24 Kasım 2024 Pazar

Cumartesi Anneleri, 23 yıl önce kaybedilen Bulut ailesinin akıbetini sordu

Cumartesi Anneleri 687. eylemlerinde, 1994 yılında kaybedilen Fahri, Mustafa, Ali, Ekrem ve Ramazan Bulut'un akıbetlerini sordu.
Cumartesi Anneleri, gözaltında kaybedilenlerin akıbetini sormak ve faillerin yargılanması talebiyle 687. kez Galatasaray Meydanı'nda bir araya geldi.
 
Eylemde, üzerine kırmızı karanfiller bırakılan "Failler belli kayıplar nerede" pankartı açılarak kayıpların fotoğraflarının bulunduğu dövizler taşındı. Oturma eylemine çok sayıda kişi katıldı. Bu haftaki eylemde 1994 yılında kaybedilen Fahri, Mustafa, Ali, Ekrem ve Ramazan Bulut'un akıbetleri soruldu.
 
Eylemde ilk sözü HDP Grup Başkanvekili Filiz Kerestecioğlu aldı. Kerestecioğlu, "Beş insan diyoruz. Yarın 23'üncü yıl olacak. 23 yıl yakınlarına ulaşmak isteyip de ulaşamayanların utancını yaşayanlar gitsin. Biz artık kurtulmak istiyoruz. 23 yıl daha burada oturmak istemiyoruz. Nasıl yargıyı siyaset yürütüyorsa, siyasete de yön verecek olan bu mücadeledir" dedi.
 
Ardından konuşan kayıp yakını Zübeyde Tepe ise "Bir mücadele için burdayız, adalet için burayız. Malesef hiçbir merci bu annelerinin sesini duymadı. 23 yıldır burdayız ve adalet yerini bulana kadar burdayız" şeklinde konuştu.
 
Gözaltında kaybedilen Hüseyin Taşkaya'nın kızı Serpil Taşkaya da babası kaybedildiğinde 7 yaşında olduğunu söyledi. Taşkaya, 17-31 Mayıs Gözaltında Kayıplara Karşı Uluslararası Mücadele Haftası'na dikkat çeken Taşkaya, "Dönemin başbakanına kayıplarımıza ne olduğunu açıkladık. Kayıplarımızdan sorumlu olanları tek tek söyledik" ifadelerini kullandı. Bu olayın takipçisi olacağını söyleyen Taayip Erdoğan'ın hiçbir adım atmadığını ifade eden Taşkaya, "Biz yakınlarımızın kemiklerini istiyoruz. Faili meçhul denilen ama kesinlikle faili belli olan başvurularının sonuçlanması istiyoruz.
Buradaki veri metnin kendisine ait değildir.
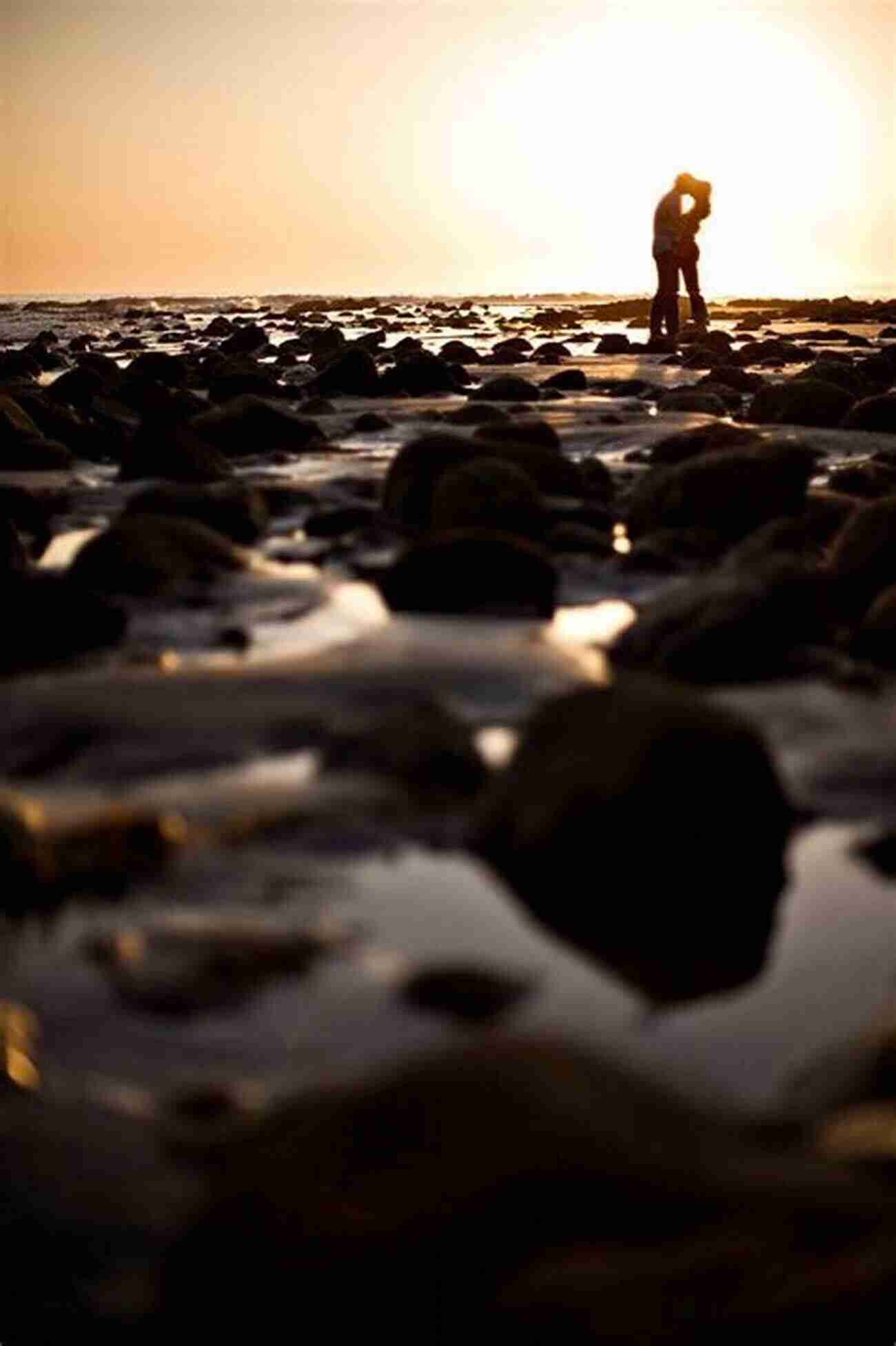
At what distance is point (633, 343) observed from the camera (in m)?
18.9

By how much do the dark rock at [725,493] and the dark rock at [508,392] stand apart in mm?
5825

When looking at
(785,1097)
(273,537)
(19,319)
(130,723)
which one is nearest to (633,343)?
(273,537)

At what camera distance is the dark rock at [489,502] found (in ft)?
15.5

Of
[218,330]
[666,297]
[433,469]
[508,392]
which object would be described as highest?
[666,297]

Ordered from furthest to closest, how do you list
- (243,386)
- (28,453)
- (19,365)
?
(19,365)
(243,386)
(28,453)

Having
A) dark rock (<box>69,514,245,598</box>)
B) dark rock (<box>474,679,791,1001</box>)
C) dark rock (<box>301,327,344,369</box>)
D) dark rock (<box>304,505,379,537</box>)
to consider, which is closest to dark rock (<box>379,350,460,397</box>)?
dark rock (<box>301,327,344,369</box>)

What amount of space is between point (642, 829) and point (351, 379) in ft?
35.8

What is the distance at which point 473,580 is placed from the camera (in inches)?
150

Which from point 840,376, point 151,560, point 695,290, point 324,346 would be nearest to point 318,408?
point 840,376

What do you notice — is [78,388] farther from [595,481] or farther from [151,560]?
[151,560]

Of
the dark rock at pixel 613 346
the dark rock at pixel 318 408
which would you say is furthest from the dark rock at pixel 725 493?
the dark rock at pixel 613 346

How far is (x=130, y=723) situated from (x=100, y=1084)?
1.32 metres

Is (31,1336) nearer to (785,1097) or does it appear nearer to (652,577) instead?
(785,1097)

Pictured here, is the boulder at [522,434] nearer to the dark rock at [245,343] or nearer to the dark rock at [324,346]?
the dark rock at [324,346]
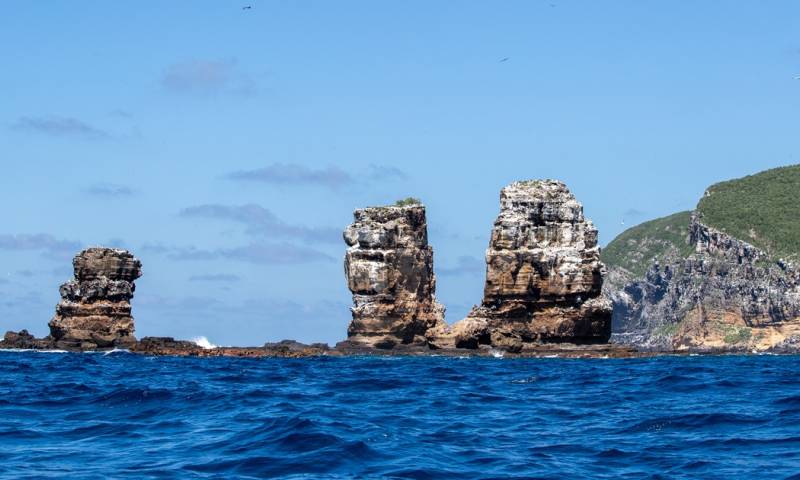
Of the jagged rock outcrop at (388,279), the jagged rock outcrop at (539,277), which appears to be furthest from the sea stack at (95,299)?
the jagged rock outcrop at (539,277)

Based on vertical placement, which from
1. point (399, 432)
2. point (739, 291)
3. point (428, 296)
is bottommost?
point (399, 432)

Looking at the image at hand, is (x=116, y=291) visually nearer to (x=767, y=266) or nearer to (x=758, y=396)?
(x=758, y=396)

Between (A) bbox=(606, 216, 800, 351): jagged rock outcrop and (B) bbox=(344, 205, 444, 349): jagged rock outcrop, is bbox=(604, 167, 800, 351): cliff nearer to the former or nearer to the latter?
(A) bbox=(606, 216, 800, 351): jagged rock outcrop

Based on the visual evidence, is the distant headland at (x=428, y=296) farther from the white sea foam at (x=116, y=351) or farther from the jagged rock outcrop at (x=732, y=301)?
the jagged rock outcrop at (x=732, y=301)

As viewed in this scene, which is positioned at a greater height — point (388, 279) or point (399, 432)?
point (388, 279)

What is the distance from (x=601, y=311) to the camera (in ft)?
350

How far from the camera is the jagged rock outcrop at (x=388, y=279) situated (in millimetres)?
114812

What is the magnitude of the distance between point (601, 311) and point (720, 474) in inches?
3359

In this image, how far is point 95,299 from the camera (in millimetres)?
117188

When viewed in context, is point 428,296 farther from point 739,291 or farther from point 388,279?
point 739,291

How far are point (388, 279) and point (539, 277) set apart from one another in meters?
16.0

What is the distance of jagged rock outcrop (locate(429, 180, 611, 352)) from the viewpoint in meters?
107

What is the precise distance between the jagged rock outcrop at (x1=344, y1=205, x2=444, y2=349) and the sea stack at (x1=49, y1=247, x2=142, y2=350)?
72.7 ft

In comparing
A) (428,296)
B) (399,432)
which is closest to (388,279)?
(428,296)
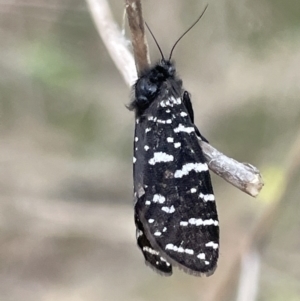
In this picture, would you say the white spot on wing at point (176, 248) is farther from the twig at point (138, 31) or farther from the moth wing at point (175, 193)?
the twig at point (138, 31)

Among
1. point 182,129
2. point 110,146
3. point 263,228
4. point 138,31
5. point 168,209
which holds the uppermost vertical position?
point 138,31

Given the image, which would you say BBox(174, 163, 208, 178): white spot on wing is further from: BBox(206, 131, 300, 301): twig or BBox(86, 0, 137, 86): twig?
BBox(206, 131, 300, 301): twig

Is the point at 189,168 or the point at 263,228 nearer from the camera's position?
the point at 189,168

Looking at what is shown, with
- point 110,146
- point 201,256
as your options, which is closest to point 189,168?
point 201,256

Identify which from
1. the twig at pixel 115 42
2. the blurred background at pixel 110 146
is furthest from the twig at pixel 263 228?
the twig at pixel 115 42

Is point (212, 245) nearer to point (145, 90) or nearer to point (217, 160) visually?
point (217, 160)

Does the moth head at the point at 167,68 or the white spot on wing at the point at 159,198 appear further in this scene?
the moth head at the point at 167,68

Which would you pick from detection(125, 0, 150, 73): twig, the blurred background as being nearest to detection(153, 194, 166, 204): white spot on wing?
detection(125, 0, 150, 73): twig
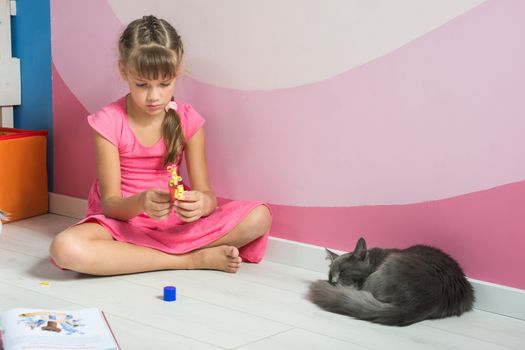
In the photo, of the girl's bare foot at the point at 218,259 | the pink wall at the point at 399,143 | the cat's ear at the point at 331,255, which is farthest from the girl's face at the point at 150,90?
the cat's ear at the point at 331,255

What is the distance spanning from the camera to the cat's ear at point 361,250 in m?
1.60

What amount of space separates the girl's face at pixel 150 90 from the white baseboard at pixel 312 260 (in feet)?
1.53

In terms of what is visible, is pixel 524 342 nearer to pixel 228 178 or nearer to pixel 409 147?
pixel 409 147

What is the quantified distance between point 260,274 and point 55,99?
95 cm

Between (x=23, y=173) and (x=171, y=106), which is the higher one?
(x=171, y=106)

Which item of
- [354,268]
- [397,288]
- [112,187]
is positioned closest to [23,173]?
[112,187]

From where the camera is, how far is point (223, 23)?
190cm

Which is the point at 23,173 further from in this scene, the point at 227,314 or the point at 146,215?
the point at 227,314

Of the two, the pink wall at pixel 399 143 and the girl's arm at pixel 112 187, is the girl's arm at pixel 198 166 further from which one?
the girl's arm at pixel 112 187

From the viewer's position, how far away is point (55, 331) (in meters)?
1.19

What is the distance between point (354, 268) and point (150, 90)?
62 centimetres

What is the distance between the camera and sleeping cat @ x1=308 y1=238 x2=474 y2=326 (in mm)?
1454

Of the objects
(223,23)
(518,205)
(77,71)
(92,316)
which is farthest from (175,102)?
(518,205)

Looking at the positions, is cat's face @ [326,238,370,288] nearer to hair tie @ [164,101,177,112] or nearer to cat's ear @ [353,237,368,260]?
cat's ear @ [353,237,368,260]
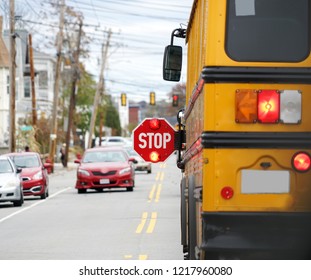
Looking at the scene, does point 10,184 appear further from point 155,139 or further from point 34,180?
point 155,139

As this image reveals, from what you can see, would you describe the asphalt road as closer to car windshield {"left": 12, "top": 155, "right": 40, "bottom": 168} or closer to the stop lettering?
car windshield {"left": 12, "top": 155, "right": 40, "bottom": 168}

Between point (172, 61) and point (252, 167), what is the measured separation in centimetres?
396

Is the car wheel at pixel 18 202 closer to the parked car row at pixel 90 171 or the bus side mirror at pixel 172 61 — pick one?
the parked car row at pixel 90 171

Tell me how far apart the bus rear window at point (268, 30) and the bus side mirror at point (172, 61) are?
3.47 m

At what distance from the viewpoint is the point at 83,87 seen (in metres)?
114

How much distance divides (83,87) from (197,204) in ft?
343

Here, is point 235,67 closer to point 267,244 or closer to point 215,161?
point 215,161

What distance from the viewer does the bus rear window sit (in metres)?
8.66

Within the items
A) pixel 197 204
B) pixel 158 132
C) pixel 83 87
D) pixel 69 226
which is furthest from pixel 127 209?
pixel 83 87

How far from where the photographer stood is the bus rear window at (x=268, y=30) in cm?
866

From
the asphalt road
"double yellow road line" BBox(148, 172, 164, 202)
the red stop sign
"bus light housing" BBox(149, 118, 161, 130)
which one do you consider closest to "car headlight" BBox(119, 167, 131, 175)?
the asphalt road

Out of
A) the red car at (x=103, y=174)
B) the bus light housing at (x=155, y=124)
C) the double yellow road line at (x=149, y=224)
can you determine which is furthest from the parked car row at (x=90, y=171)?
the bus light housing at (x=155, y=124)

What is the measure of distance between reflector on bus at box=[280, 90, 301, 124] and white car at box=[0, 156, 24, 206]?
65.7 ft

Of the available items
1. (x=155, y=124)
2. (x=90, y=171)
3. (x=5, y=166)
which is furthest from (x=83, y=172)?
(x=155, y=124)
Bizi seçim malzemesi yapmayın. Bizden uzak durun" diye konuştu.
 
Bu haftaki basın açıklamasını sanatçı Nur Sürer okudu. 687 haftadır herkes için yaşam hakkı, hukuk güvenliği ve adalet talebiyle Galatasaray'da olduklarını söyledi. Sürer, "Yaşama hakkını ve adalete ulaşmayı güvence altına almayan bir devletin demokratik nitelik taşıdığından bahsedilemez" dedi. Devletin insan hak ve özgürlüklerini korumak ve geliştirmekle yükümlü olduğunu kaydeden Sürer, "İnsan haklarını, hukukun üstünlüğünü hedef alan politikaları sonucunda yalnız bizler değil herkes hukuktan, adaletten ve demokrasiden uzaklaştırıldı" ifadelerini kullandı.
 
687. haftada 24 yıldır cezasız bırakılan Bulut Ailesi dosyası ile Galatasaray'da olduklarını söyleyen Sürer, 1994'te Bolu ve Kayseri'den gelen askerler mezraya baskın yaptığını söyledi. 50 hanelik mezradaki evler içinde eşyaları ve ahırlarındaki büyük ve küçükbaş hayvanları ile birlikte yakıldığını kaydeden Sürer, biri bir yaşında, diğeri yeni doğmuş 2 çocuk babası Mustafa Bulut ve 6 köylü askerler tarafından alındığını belirtti. Mustafa'nın geri dönmemesi üzerine Bulut ailesinden Fahri Bulut, Mustafa'yı sormak için karakola gitti ve bir daha dönmediği kaydedildi. Sürer, bunun üzerine Ramazan Bulut, Ekrem Bulut ve Ali Bulut, Mustafa ve Fahri Bulut'u aramak için yola çıktılar ve bir daha geri dönmediklerini söyledi.
 
Başlarda Bulut ailesinin beş üyesinin gözaltına alındıkları inkâr edildiğini ifade eden Bulut, kayıplarını arayan Bulut ailesinin evlerine güvenlik güçlerince baskınlar düzenlendi, kayıplarını aramaktan vazgeçmeleri için tehdit edildiği belirtildi.
 
Olaydan on yıl sonra bir toplu mezarda Ramazan, Ekrem ve Ali Bulut'un kurşuna dizildikten sonra yakılarak öldürülmüş kalıntılarına ulaşıldığını kaydeden Sürer, "Mustafa ve Fahri Bulut'a 24 yıldır ulaşılamadığını" söyledi.
 
Devleti yönetenlere seslenen Sürer, "Gözaltında kayıp dosyalarındaki cezasızlığın son bulması için irade göstermeye çağırıyoruz" dedi.